The output shape will be $$(x - r + 1) \times (y - c + 1) \times n$$.

Now change the stride to (a, b), what will be the output shape?

The output shape will be $$(\lfloor \frac{x - r}{a} \rfloor + 1) \times (\lfloor \frac{y - c}{b} \rfloor + 1) \times n$$.

Now add padding $$(p_x, p_y)$$, what will be the output shape again?

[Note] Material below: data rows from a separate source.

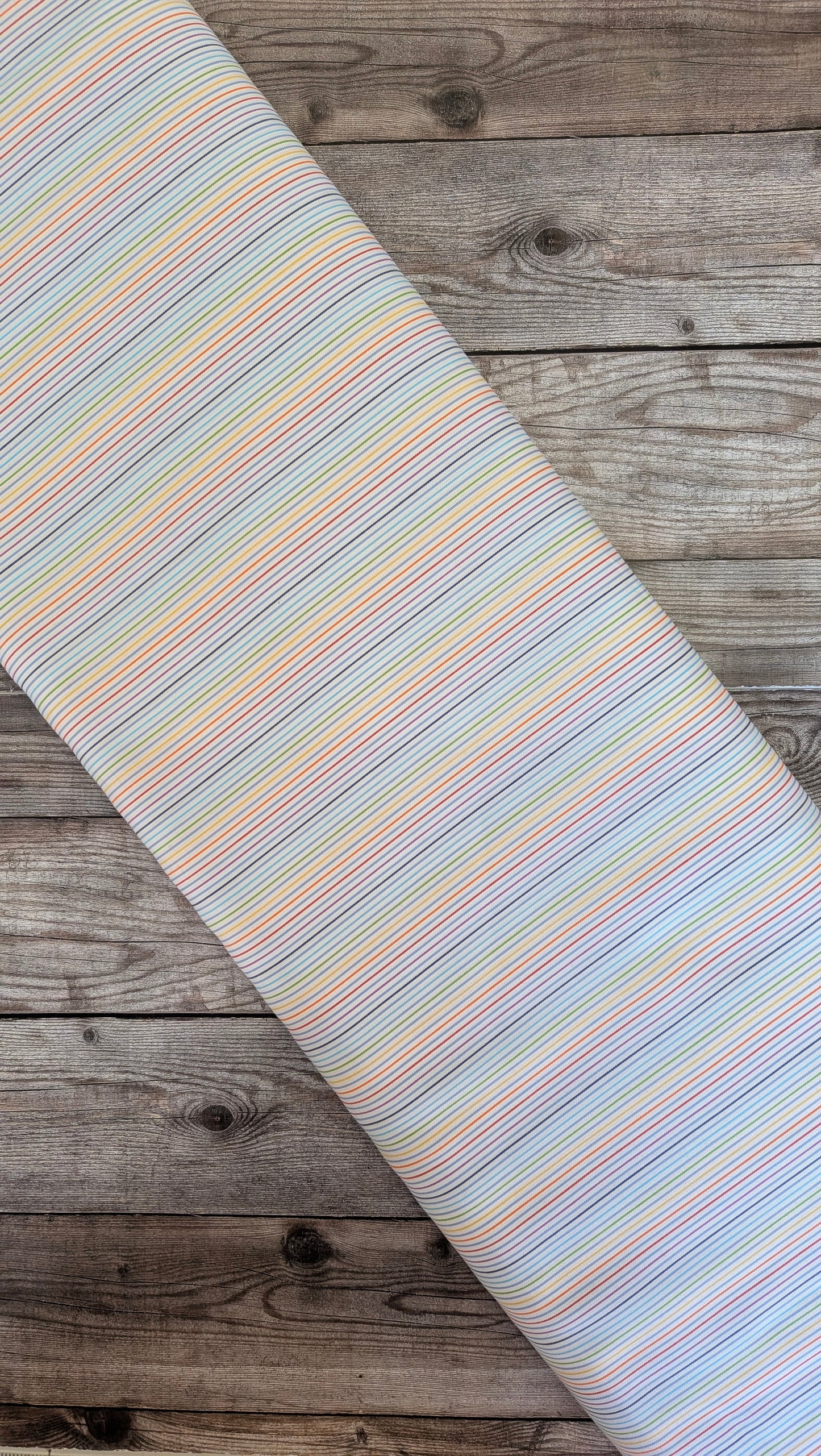 Multicolour Stripe Cotton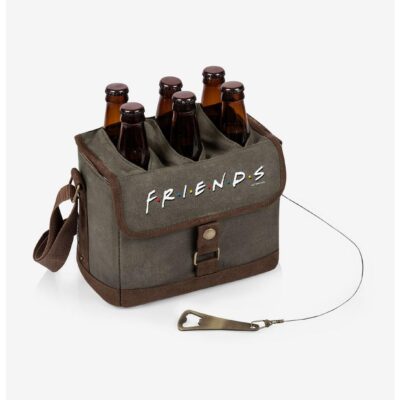 Friends Beverage Caddy Cooler Tote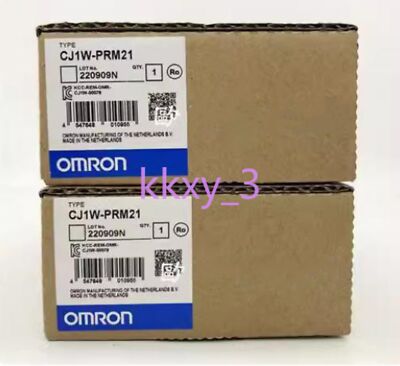 1 PCS NEW IN BOX OMRON CJ1W-PRM21 PROFIBUS-DP communication unit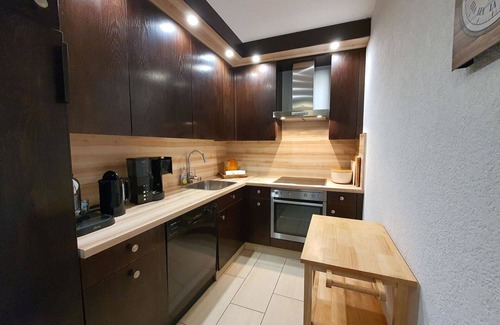 Lenzerheide Apartment | Lovely apartment for 5 guests with WIFI, TV and balcony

The output shape will be $$(\lfloor \frac{x + 2 p_x - r}{a} \rfloor + 1) \times (\lfloor \frac{y + 2 p_y - c}{b} \rfloor + 1) \times n$$.

## Summary of Notation

Define:

\begin{align*} f^{[l]} & = \text{filter size} \\ p^{[l]} & = \text{padding} \\ s^{[l]} & = \text{stride} \\ n^{[l]}_c & = \text{number of filters} \\ \end{align*}

Than we have:

\begin{align*} & \text{Input shape:} & n^{[l-1]}_H \times n^{[l-1]}_W \times n^{[l-1]}_c \\ & \text{Output shape:} & n^{[l]}_H \times n^{[l]}_W \times n^{[l]}_c \\ & \text{s.t.} & n^{[l]}_H = \lfloor \frac{n^{[l-1]}_H + 2 p^{[l]} - f^{[l]}}{s^{[l]}} \rfloor + 1 \\ & \quad & n^{[l]}_W = \lfloor \frac{n^{[l-1]}_W + 2 p^{[l]} - f^{[l]}}{s^{[l]}} \rfloor + 1 \\ & \text{Filter shape:} & f^{[l]} \times f^{[l]} \times n^{[l-1]}_c \\ & \text{Activations:} & a^{[l]} \rightarrow n^{[l]}_H \times n^{[l]}_W \times n^{[l]}_c \\ & \text{Weight:} & f^{[l]} \times f^{[l]} \times n^{[l-1]}_c \times n^{[l]}_c \\ & \text{bias:} & 1 \times 1 \times 1 \times n^{[l]}_c \end{align*}

In batch gradient descent, Activation is

$$A^{[l]} \rightarrow m \times n^{[l]}_H \times n^{[l]}_W \times n^{[l]}_c$$

where $$A^{[l]}$$ is a set of $$m$$ activations if there are $$m$$ examples.